Ölümüne bir kulaç kalmasına rağmen halen idrakten yoksun ve iflahı kabil olamayan Vural Savaş adlı azılı bir Yargıtay eski başsavcısı, mahkûm olduğu karanlıktan Müslüman Halka kin kusmaya devam edip dizlerine vurmak suretiyle yitirdikleri jakobenlikleri için hayıflanmakta, “insan bu mudur” ibretini ortaya koyarak, nasıl bunlara boyun eğilebildiği utancını yaşatmaktadır.

“Şüphesiz Allah katında hayvanların en kötüsü, düşünmeyen sağırlar ve dilsizlerdir.“ Enfal 22

Görünüşleri insan ancak fıtratları hayvan hatta daha da gafil olan mahlûklar, kibirlenip Yaratıcılarına sadakatle boyun eğmek yerine başkaldırmalarından aşağılık maymunlara dönüştürülmeleriyle meydan okumakta ve azgınlıkta sınır tanımamaktadırlar.

Sözde hem egemenliğin millette olduğunu hem de demokratik düzenden bahseden despot mahlûklar, halkın seçtiği Ak Parti iktidarını diledikleri gibi kapatabilecekleri hezeyanıyla açıkça savaş açıyorlar ama milletimiz, uluyanların ulumalarına kulaklarını tıkayarak muhatap dahi kabul etmemelerinden dolayı hukuka havale edip karşılık vermiyorlar.

Kendileri gibi vahiy düşmanı, türbanlı Müslüman bir vekili TBMM’den attırarak terör estiren solcu ve Kemalist bir Ecevit’in Ak Partinin kapatılmasına engelliği mümkün olabilir mi? Velev ki böylesi bir gücü ve iradesi olmuş olsaydı, partililerince ihanete uğrar ve zillet içinde ölür müydü?

Zorbalıklarıyla gururlanan mahlûklar, hep zorba kalacaklarını ve hiçbir gücün kendilerine yetinemeyeceği zanlarından, “Bugün yaşadığımız hiçbir şey olmayacaktı, Ergenekonlar falan olmayacaktı” sözleriyle Allah ve milletten üstün zorbalar olduklarını itiraf etmektedirler.

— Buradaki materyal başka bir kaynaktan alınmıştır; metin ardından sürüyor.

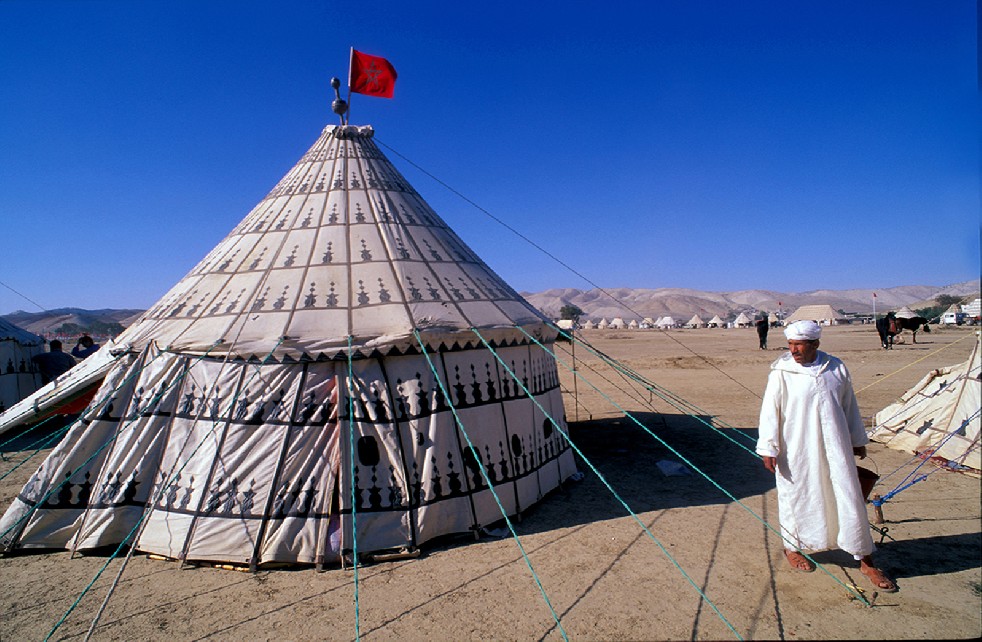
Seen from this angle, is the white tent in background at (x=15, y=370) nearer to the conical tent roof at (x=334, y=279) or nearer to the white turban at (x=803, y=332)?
the conical tent roof at (x=334, y=279)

Artık Allah’ın yeter diyerek zalimliklerini sona erdirdiğini dahi muhakeme edemeyip zavallı bir ölümlüyü gerekçe gösterebilmeleri, haklarında söyleyecek bir söz bırakmamaktadırlar. Örneğin boş bir odada bağırdığınızda duvarlarda ses yankı yaparak geri döner ama onlardan hiçbir şey! 
 
Oysa savundukları özgür iradeleri, sözde mağlup edilmez güçleri, laiklik ve İnkılâp kanunları temelinde; neden süt dökmüş kediler misali miyavlayacaklarına arkalarına CHP, TİP, TKP, ADD ve DHKP-C’yi alarak diktatörlüklerini ele geçiremiyorlar?
     
Söz konusu mahlûk, “İnkılâp kanunu, bütün kanunların” üstündedir diyerek her ne kadar ulusa da, Müslüman milletimiz nezdinde tek kanun Kur’an’ı Azimüşşan olup, diğer kanunların tamamı ayaklarının altındadır.

Bu sebeple ayaklar altına alınmalarından ölecek insanın can çekişmesi misali horuldanıyorlar, dolayısıyla Mutlak İrade ve Müslüman milletin yanında bir hiç olduklarının açığa çıkmasıyla gevezeliklerinden öte hiçbir eyleme cesaret edemiyorlar.
    
Müslüman milletimize yazıklar olsun ki, yıllarca sefillerin gölgelerinden çekinerek boyundurukları altına girebilmiş ve bir yaptırımı oldukları tedirginliğiyle ahkâm kesmelerine sessiz kalarak ışığa güvenmeyip gölgelere teslim olabilmişlerdir.

Boş laflara esir olan bir millet olmaktan çıktığımız her gün, yıldızlarla birlikte güneşi de göreceğimiz yakındır. Yeter ki karanlıkta öten horozların güneşin doğduğu yanılgısına kapılmayalım.
Nasıl ki papağan söylenenleri anlamayıp aklında tutuyor ise, yolu karanlık dehliz olanların abartılarını anlamadan aklınızda tutma hamaliyesine girişmeyelim.

Unutmayınız ki nefis için ruh değil madde önemlidir. Nasıl ki rüzgârı göremeyip kuvvetinden anlıyor isek, ruhu da göremiyor ama etkisini hem bedenden hem de kâinattan anlıyoruz. Dolayısıyla boş laflar ve tehditlerle milletimizi esir eden mahlûklar, ağır ve zahmetli yüklerin altına girmemelerinden, vicdan taşımayıp hakkı ve adaleti gözetmemelerinden ruhları olmayan cesetlerdir.